If you're new to yoga, getting hands-on attention from a teacher is the best way to build a strong foundation, but if you're strapped for cash, it's still possible to build a solid yoga practice. Doing yoga at home can be a beautiful gift to yourself, but keeping a consistent practice can sometimes feel a little overwhelming. Both seasoned students and newbies alike can benefit from these tips for creating a sustainable home practice.
Start slow: There's no need to dive into a 45-minute sequence from the get-go; start with just 15 or 20 minutes when first creating your home practice. You'll be more likely to stay committed to your new routine if the length of your practice doesn't seem so daunting. Get started with our 20-minute total-body yoga sequence.
Timing's everything: Every day, do your best to hit your mat at the same time. Whether it's first thing in the morning or once you're home from work, a stable routine will train your mind to crave a regular practice time. You also won't have the excuse about where to find the time to practice if it's seamlessly built into your busy schedule.

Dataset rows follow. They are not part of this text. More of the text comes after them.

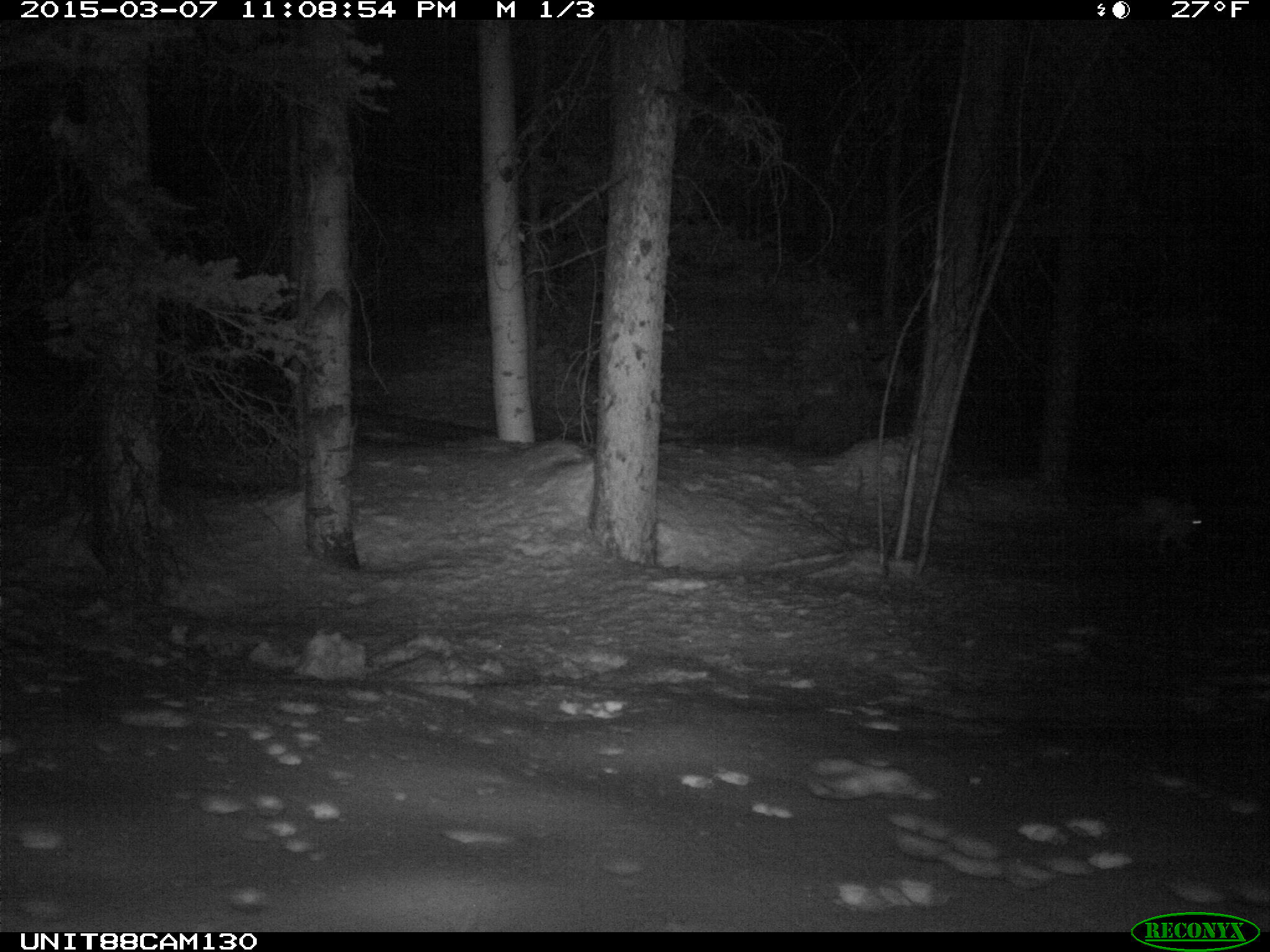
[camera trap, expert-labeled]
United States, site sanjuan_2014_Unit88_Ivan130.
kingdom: Animalia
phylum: Chordata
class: Mammalia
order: Lagomorpha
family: Leporidae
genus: Lepus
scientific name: Lepus americanus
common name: snowshoe hare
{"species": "Lepus americanus (snowshoe hare)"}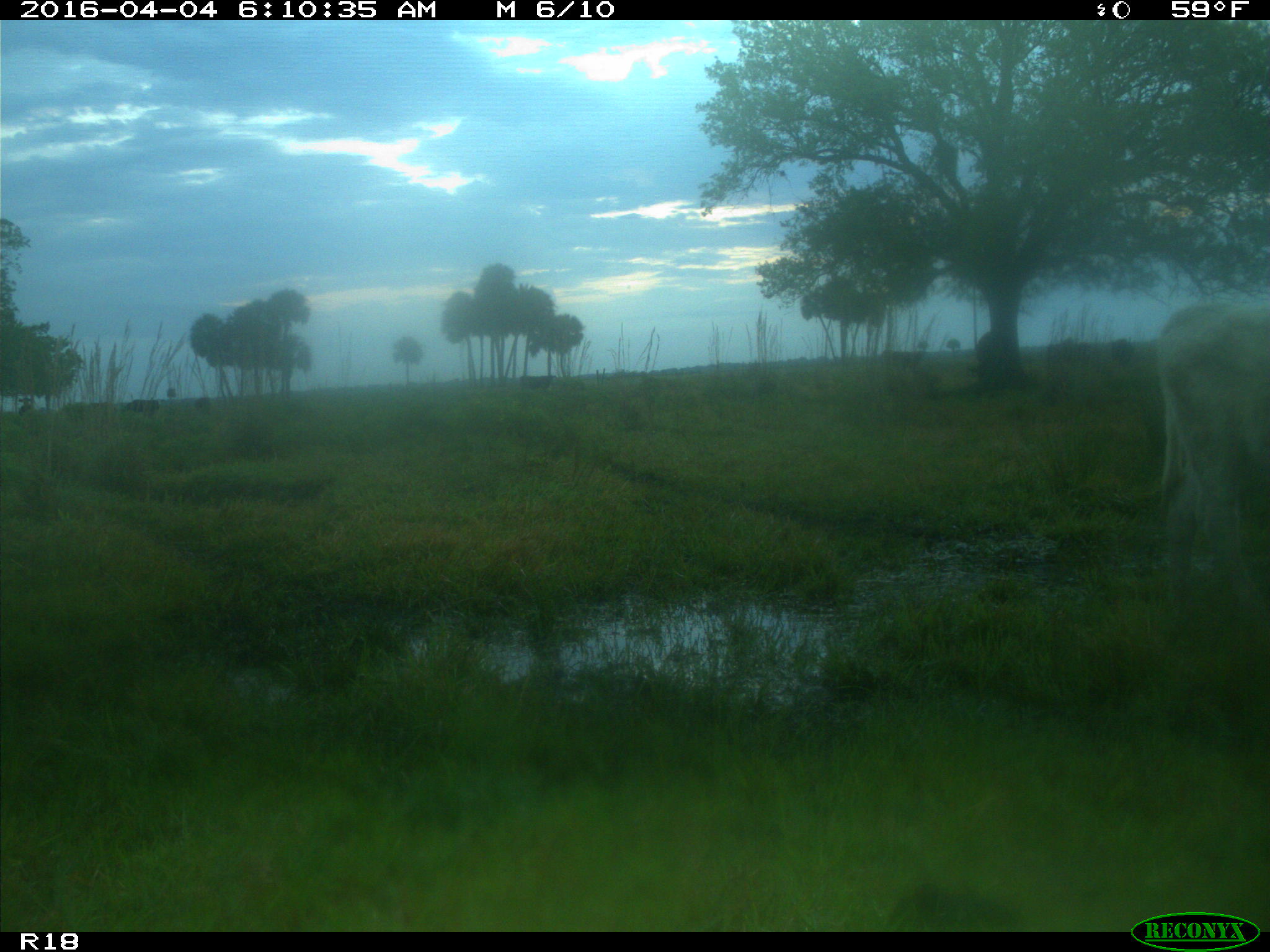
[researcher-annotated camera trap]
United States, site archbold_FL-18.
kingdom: Animalia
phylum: Chordata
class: Mammalia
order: Artiodactyla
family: Bovidae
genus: Bos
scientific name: Bos taurus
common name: domestic cow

Pick poses wisely: A great yoga teacher once told me to choose two poses I love and one I hate when building a practice at home. The ones you love will have you feeling confident and graceful, but the ones we hate are the ones our bodies need the most!
Create a sacred space: Make a sweet home for your practice. Whether it's a corner of your bedroom, a section on your living room floor, or even your back porch, find a place where you'll have ample room for your mat and for fluid movement. Consider lighting a candle or two to kick up the ambience a notch. See tips for setting up a yoga space at home here.
Try a DVD: If you can't afford studio prices right now, find a DVD that matches your skill level. The Tara Stiles Is Yoga DVD Set ($20) is truly suitable for all levels: the set comes with four DVDs with helpful instruction and thoughtful sequencing. Our 10-minute yoga sequences from Ursula Vari and Exhale Spa or this 20-minute lower-body practice from Sadie Nardini will also work well in a home yoga plan.